Zbigniew Siemiątkowski dwa lata temu
dezinformował sejmową komisję ds. służb specjalnych w sprawie
zatrzymania prezesa PKN Orlen Andrzeja Modrzejewskiego - przyjęła
speckomisja wnosząc o powołanie sejmowej komisji śledczej.
Komisja przyjęła te ustalenia stosunkiem głosów pięć do czterech; przeciw byli przedstawiciele SLD, SDPl i UP. O 16.00 komisja przekaże sprawozdanie marszałkowi Sejmu.
Dwaj posłowie SLD i jeden UP głosowali w sejmowej speckomisji przeciwko wnioskowi. Ujawnił to przewodniczący komisji Józef Gruszka (PSL), który powiedział, że w głosowaniu na temat powołania komisji śledczej było sześć głosów za i trzy przeciw.

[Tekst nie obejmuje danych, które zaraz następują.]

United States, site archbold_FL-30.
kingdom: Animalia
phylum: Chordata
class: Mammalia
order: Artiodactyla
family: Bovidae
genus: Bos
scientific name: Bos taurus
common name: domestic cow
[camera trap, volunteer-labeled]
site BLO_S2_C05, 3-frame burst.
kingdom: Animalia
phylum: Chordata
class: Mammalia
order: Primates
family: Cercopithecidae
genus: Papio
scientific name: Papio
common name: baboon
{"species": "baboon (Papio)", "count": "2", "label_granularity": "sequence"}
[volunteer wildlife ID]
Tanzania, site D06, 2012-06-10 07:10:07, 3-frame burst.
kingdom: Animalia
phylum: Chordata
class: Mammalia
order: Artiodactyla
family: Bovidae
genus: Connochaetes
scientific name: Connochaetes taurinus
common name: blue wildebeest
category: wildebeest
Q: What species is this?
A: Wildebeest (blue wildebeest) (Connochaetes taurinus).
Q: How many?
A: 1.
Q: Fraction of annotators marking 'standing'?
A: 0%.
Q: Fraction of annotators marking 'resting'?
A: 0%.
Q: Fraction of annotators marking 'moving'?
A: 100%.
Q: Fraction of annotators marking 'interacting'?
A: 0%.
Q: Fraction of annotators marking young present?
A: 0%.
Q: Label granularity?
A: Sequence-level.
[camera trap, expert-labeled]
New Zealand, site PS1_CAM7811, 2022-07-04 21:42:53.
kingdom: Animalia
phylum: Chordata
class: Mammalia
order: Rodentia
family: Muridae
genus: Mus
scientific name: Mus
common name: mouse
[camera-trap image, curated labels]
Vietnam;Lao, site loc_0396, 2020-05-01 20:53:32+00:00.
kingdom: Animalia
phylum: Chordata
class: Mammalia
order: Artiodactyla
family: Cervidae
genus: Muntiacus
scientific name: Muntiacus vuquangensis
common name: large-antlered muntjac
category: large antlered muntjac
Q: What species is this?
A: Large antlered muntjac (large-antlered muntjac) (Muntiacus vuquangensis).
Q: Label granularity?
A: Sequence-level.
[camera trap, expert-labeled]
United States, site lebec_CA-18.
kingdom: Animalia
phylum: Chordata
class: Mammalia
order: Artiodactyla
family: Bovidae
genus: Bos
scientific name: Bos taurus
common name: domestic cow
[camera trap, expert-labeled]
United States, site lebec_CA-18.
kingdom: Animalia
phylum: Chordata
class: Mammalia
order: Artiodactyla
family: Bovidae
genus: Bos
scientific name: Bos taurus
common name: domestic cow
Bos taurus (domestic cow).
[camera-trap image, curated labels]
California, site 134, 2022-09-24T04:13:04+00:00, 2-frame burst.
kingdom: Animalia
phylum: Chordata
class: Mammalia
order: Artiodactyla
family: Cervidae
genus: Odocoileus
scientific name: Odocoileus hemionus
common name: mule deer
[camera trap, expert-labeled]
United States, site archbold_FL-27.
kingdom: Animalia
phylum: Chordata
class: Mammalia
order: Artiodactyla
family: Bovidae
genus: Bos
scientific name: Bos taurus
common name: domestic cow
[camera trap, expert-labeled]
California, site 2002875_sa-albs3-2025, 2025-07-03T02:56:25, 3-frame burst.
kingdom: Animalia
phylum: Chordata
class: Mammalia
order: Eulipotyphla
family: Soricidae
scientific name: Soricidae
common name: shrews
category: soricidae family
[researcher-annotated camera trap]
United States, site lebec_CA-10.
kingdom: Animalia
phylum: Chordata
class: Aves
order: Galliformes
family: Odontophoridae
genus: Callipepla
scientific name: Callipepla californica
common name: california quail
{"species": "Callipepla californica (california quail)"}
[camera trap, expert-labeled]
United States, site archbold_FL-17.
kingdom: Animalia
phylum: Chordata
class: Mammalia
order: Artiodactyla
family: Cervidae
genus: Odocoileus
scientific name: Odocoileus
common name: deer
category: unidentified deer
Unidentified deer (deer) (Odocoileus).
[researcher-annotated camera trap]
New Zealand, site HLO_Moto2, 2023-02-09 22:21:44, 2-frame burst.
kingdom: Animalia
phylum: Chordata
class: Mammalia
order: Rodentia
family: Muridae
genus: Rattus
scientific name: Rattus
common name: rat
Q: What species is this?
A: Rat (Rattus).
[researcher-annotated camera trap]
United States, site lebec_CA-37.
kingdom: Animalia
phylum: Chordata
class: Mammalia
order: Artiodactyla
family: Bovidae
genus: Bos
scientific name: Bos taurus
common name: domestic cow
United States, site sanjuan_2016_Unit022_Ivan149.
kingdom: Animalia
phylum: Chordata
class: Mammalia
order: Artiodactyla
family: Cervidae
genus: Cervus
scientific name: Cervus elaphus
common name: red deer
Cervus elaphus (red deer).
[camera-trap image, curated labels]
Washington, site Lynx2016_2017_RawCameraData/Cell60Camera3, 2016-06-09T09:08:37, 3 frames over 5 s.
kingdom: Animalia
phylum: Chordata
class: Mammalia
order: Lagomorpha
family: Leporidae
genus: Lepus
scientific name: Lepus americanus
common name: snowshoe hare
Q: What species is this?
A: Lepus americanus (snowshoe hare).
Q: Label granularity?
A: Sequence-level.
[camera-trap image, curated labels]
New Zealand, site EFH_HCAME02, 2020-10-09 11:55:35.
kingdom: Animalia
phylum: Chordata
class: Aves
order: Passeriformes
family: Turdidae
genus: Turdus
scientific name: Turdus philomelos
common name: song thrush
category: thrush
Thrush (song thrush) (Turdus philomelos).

Poseł PO Konstanty Miodowicz potwierdził, że to on postawił w sejmowej speckomisji wniosek o rozpatrzenie dezyderatu do premiera w sprawie politycznej odpowiedzialności Zbigniewa Siemiątkowskiego za poświadczenie nieprawdy.
_ "Postawiłem taki wniosek, który wnosi o rozpoznanie sprawy oraz o odwołanie pana Siemiątkowskiego z funkcji szefa Agencji Wywiadu"_ - powiedział Miodowicz przed wejściem na zamknięte posiedzenie speckomisji, która ma po południu formalnie przyjąć sprawozdanie w sprawie Modrzejewskiego i przedstawić je marszałkowi Sejmu.
Komisja nie ustaliła motywu zatrzymania, ani też tego, czy decyzję o nim rzeczywiście podjęto na spotkaniu u premiera Leszka Millera - jak wcześniej mówił Wiesław Kaczmarek. Komisja przyjęła zaś, że zatrzymanie Modrzejewskiego było bezzasadne.
Konstanty Miodowicz (PO) powiedział, że Siemiątkowski wprowadził komisję w błąd, zeznając przed nią jako p.o. szef UOP, gdyż sugerował, że ustalenia co do zatrzymania Modrzejewskiego zapadły wcześniej niż w rzeczywistości. Nie poinformował komisji, że tłem zatrzymania była konferencja u premiera oraz przedstawił fałszywe dane co do liczby oficerów zatrzymujących Modrzejewskiego.